— Selection —
Getting started with Hibernate Search
Getting started with Hibernate Search
Welcome to Hibernate Search. The following chapter will guide you through the initial steps required to integrate Hibernate Search into an existing Hibernate enabled application. In case you are a Hibernate new timer we recommend you start here.
System requirements
- Java Runtime
-
A JDK or JRE version 6 or greater. You can download a Java Runtime for Windows/Linux/Solaris here. If using Java version 7 make sure you avoid builds 0 and 1: those versions contained a bug which would be triggered by Lucene. Hibernate Search 3.x was compatible with Java version 5.
- Hibernate Search
-
hibernate-search-4.4.0.Final.jar
and all runtime dependencies. You can get the jar artifacts either from the dist/lib directory of the Hibernate Search distribution or you can download them from the JBoss maven repository. More information - Hibernate ORM
-
You will need
hibernate-core-4.2.6.Final.jar
and its transitive dependencies (either from Sourceforge or the Maven central repository). - JPA 2
-
Even though Hibernate Search can be used without needing JPA annotations the following instructions will use them for basic entity configuration (@Entity, @Id, @OneToMany,…). This part of the configuration could also be expressed in xml or code. Hibernate Search has its own set of annotations (@Indexed, @DocumentId, @Field,…) for which there exists so far no XML based alternative; if annotations aren’t suited for your project, a better option is the Programmatic Mapping API.

Spatial questions linked to pictures:
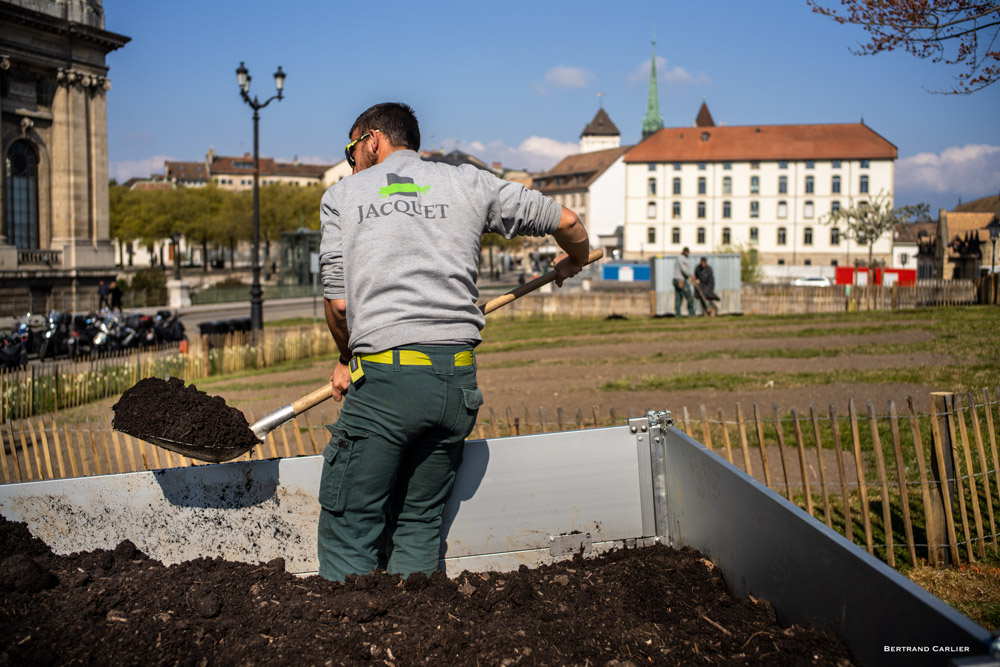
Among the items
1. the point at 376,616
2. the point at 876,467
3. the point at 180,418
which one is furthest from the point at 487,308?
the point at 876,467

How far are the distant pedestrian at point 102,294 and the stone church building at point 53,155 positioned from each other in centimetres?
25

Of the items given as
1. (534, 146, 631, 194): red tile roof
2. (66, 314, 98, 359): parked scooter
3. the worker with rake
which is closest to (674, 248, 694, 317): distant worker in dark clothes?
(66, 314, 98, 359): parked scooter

— Set tasks —
**A)** According to the Hibernate Search setup guide, why should Java 7 users avoid builds 0 and 1? Answer in one to three sentences.
**B)** Carry the Hibernate Search setup guide forward, starting after its last sentence about the Programmatic Mapping API.
This material has no connection to the text.

— Answers for the exercise —
**A)** Builds 0 and 1 of Java 7 contained a bug that Lucene would trigger. Users on Java 7 should therefore pick a later build.

**B)**
Using Maven
The Hibernate Search artifacts can be found in Maven’s central repository but are released first in the JBoss maven repository. So it’s not a requirement but we suggest to add this repository to your global settings.xml
file (see also Maven Getting Started for more details).
This is all you need to add to your pom.xml to get started:
<dependency>
<groupId>org.hibernate</groupId>
<artifactId>hibernate-search-orm</artifactId>
<version>4.4.0.Final</version>
</dependency>
<!-- If using JPA (2), add: -->
<dependency>
<groupId>org.hibernate</groupId>
<artifactId>hibernate-entitymanager</artifactId>
<version>4.2.6.Final</version>
</dependency>
<!-- Additional Analyzers: -->
<dependency>
<groupId>org.hibernate</groupId>
<artifactId>hibernate-search-analyzers</artifactId>
<version>4.4.0.Final</version>
</dependency>
<!-- Infinispan integration: -->
<dependency>
<groupId>org.hibernate</groupId>
<artifactId>hibernate-search-infinispan</artifactId>
<version>4.4.0.Final</version>
</dependency>
Only the hibernate-search-orm dependency is mandatory. Dependency hibernate-entitymanager is only required if you want to use Hibernate Search in conjunction with JPA.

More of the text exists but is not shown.